Originally posted by doodinthemoodExplain... If you start from A and go to B, C, and then D, you want B & C to be messed up and D to be the solution. But then if you start from B, then after two steps you are at D, which is not messed up...
Can someone provide an algorithm order 3 for rubik's cube that looks messed up after 2?
I.E. The algorithm is performed twice, and the cube looks messed up, then it is performed a third time, and this solves the cube.
Thanks if you can.
OK, so the algorithm must have a memory - what you do next can't be only a function of the current situation - you must remember where you came from.
But then,' you have a simple algorithm:
counter = 1
x:
if counter < 3 then mess up the cube else solve the cube by some known algorithm and stop
counter = counter + 1
go to line x
Without cheating like this you have the problem I explained in the first paragraph.
There are two sets of cubies to consider for this. Edge cubies with 2 stickers and corner cubies with 3 stickers.
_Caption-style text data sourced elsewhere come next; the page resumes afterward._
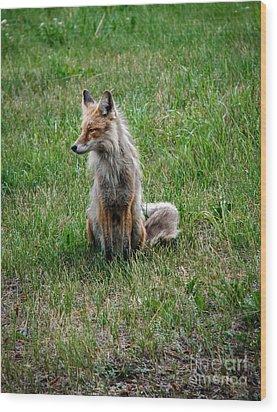 Red Fox Portrait Wood Print by Robert Bales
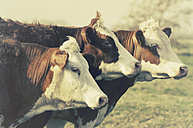 Three cows on pasture - CSTF000801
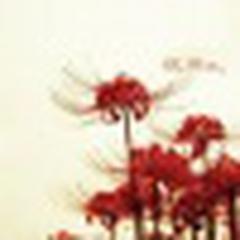 Katherine Yang's avatar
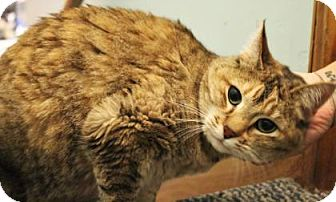 Domestic Shorthair Cat for adoption in West Des Moines, Iowa - Honey Sue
For any algorithm, you'll that there are a number of cubies moving to other spots, and possibly reorienting in the process.
For example, Cubie A might move to B's spot, which is now in C's spot but flipped, which is in D's spot, which is in A's spot, flipped.
For an Algorithm of Order 3, the following would need to be true.
1) Displacement of edge cubies would need to be in sets of 3 edge cubies, in such a way that there is an even number of flips for each set. No edges flipping without moving would be possible.
2) Displacement of corner cubes would similarly need to be in sets of 3. Cubies would need to return to same orientation after 3 repetitions. It could be possible for corners to rotate in place.
I know there's at least one I use, but I'll have to check to find it.
EDIT: I thought of one very simple order 3 algorithm although it doesn't do a lot of mixing to be honest.
R2U'R'U'RURURU'R'
EDIT 2:
RL'FB'UD'RL' is also of order 3 and is used for the "6 Boxes" pattern.